Un nuovo album, che esce mercoledì 15 marzo e si intitola “ Singing to the stragers”. Un album tutto in inglese perchè lui, Jack Savoretti, al secolo Giovanni Edgar Charles Galletto Savoretti è anglo italiano, figlio di un mediatore marittimo di Genova e di una modella. Per spiegare a chi non lo conosce, “Singing to the strangers” è un album pieno di canzoni che riportano indietro nel tempo alle melodie di “I just call to say I love you “.

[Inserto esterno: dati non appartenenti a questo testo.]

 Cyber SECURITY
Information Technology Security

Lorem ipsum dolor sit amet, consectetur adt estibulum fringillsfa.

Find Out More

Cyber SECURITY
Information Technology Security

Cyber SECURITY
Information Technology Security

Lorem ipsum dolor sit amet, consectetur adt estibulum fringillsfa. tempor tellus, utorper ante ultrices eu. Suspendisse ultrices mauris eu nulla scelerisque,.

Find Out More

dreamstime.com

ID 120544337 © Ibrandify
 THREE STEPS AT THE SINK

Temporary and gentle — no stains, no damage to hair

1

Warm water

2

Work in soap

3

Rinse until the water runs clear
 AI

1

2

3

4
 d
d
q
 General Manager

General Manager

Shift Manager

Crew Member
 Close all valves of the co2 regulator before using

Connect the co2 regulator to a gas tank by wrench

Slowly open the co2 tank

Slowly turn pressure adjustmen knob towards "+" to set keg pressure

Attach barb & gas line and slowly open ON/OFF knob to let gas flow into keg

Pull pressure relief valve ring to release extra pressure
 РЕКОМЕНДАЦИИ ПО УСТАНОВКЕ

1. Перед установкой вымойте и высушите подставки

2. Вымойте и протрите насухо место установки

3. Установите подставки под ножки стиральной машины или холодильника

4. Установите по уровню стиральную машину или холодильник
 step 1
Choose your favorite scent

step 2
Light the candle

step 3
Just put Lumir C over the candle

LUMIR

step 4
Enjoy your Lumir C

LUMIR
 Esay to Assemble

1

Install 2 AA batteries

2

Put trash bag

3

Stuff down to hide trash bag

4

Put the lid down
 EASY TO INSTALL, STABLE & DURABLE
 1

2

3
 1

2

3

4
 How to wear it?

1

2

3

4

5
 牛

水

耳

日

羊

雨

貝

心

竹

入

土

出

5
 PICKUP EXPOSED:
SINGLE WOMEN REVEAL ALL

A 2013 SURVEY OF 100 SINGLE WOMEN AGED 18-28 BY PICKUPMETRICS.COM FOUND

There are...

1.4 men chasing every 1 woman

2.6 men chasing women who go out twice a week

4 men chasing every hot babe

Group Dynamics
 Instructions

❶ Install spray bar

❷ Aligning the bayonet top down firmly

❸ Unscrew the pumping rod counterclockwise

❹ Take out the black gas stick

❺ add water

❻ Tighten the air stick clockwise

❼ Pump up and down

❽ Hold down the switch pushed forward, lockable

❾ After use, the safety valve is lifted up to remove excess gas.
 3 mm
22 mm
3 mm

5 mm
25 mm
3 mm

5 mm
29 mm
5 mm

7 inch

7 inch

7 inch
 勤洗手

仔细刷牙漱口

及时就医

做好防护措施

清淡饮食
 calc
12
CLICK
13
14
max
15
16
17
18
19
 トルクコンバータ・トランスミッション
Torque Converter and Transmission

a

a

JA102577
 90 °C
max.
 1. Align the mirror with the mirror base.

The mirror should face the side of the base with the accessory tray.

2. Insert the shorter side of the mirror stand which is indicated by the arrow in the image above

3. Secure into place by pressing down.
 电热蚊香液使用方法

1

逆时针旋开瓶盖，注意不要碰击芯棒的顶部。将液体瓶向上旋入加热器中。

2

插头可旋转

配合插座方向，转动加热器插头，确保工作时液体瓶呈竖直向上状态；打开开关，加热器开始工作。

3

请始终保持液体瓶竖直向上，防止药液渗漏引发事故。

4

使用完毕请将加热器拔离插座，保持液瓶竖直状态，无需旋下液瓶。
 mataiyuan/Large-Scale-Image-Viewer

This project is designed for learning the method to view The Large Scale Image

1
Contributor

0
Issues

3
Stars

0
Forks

Le canzoni di Jack Savoretti sono così come i successi degli anni Ottanta. Lui stesso dice di rifarsi ad artisti come Bob Dylan, Simon & Garfunkel, Serge Gainsbourg. “A casa ascoltavamo Battisti, De Andrè, Dalla, De Gregori. Ho sempre cercato di mettere un po della loro influenza nelle mie canzoni”. E si sente. Ricorda molto anche Rod Steward. I testi parlano dell’amore e della vita, ma questo solo per spiegare chi è a Savoretti a chi non lo conosce. Per chi lo conosce è Jack Savoretti, prima astro nascente e ora certezza del rock folk europeo. E il suo nuovo album Singing to the strangers, presentato ieri alla Terrazza Martini, a Milano, è un salto indietro nel tempo e quindi ringiovanisce chi era giovane quando queste melodie andavano di moda e le ammoderna per chi è abituato ai suoni rap e trap. Ma c’è anche un pezzo disco come Youth and Love che ha dei passaggi disco. In ogni caso è tutto il contrario dei cd strillati che vano di moda ora. E’ un disco romantico, che rilassa.

Savoretti è un cantante britannico. Di origini anglo-italiane; suo padre Guido Savoretti è un mediatore marittimo (nella metà degli anni 70 prese parte a due film di Duccio Tessari: Zorro e La madama). Lasciò Genova, trasferendosi in Inghilterra, per evitare ritorsioni dopo essere stato testimone di una rapina. Sua madre, Ingrid Hepner, è un’ex modella di origini tedesche, ebree e polacche, famosa nel jet set londinese degli anni 60/70.

Suo nonno paterno, il medico Giovanni Savoretti (da cui prende il nome), fu uno dei partigiani firmatari che partecipò alla liberazione di Genova dai tedeschi durante la seconda guerra mondiale (gli è stata dedicata una via nel comune di Lavagna, e a Genova, una targa su cui è inciso il suo nome è situata in Via XX Settembre)

Jack nasce a Londra ma passa parte della sua adolescenza a Lugano, dove frequenta la scuola americana svizzera, per poi spostarsi in America e infine stabilirsi nuovamente a Londra. Nonostante la sua abilità con la chitarra, fino all’età di 16 anni non ne aveva mai toccato una. Neil McCormick del Daily Telegraph ha descritto la sua voce come “ruvida, profonda e nostalgica. E ha colto nel centro. Nel disco ci sono 12 canzoni, l’ultima, Music too sad wihout you, cantata dal vivo a Venezia. Ora per lui inizia un lungo tour italiano ed europeo. A Milano si esibirà al Fabrique il 17 aprile.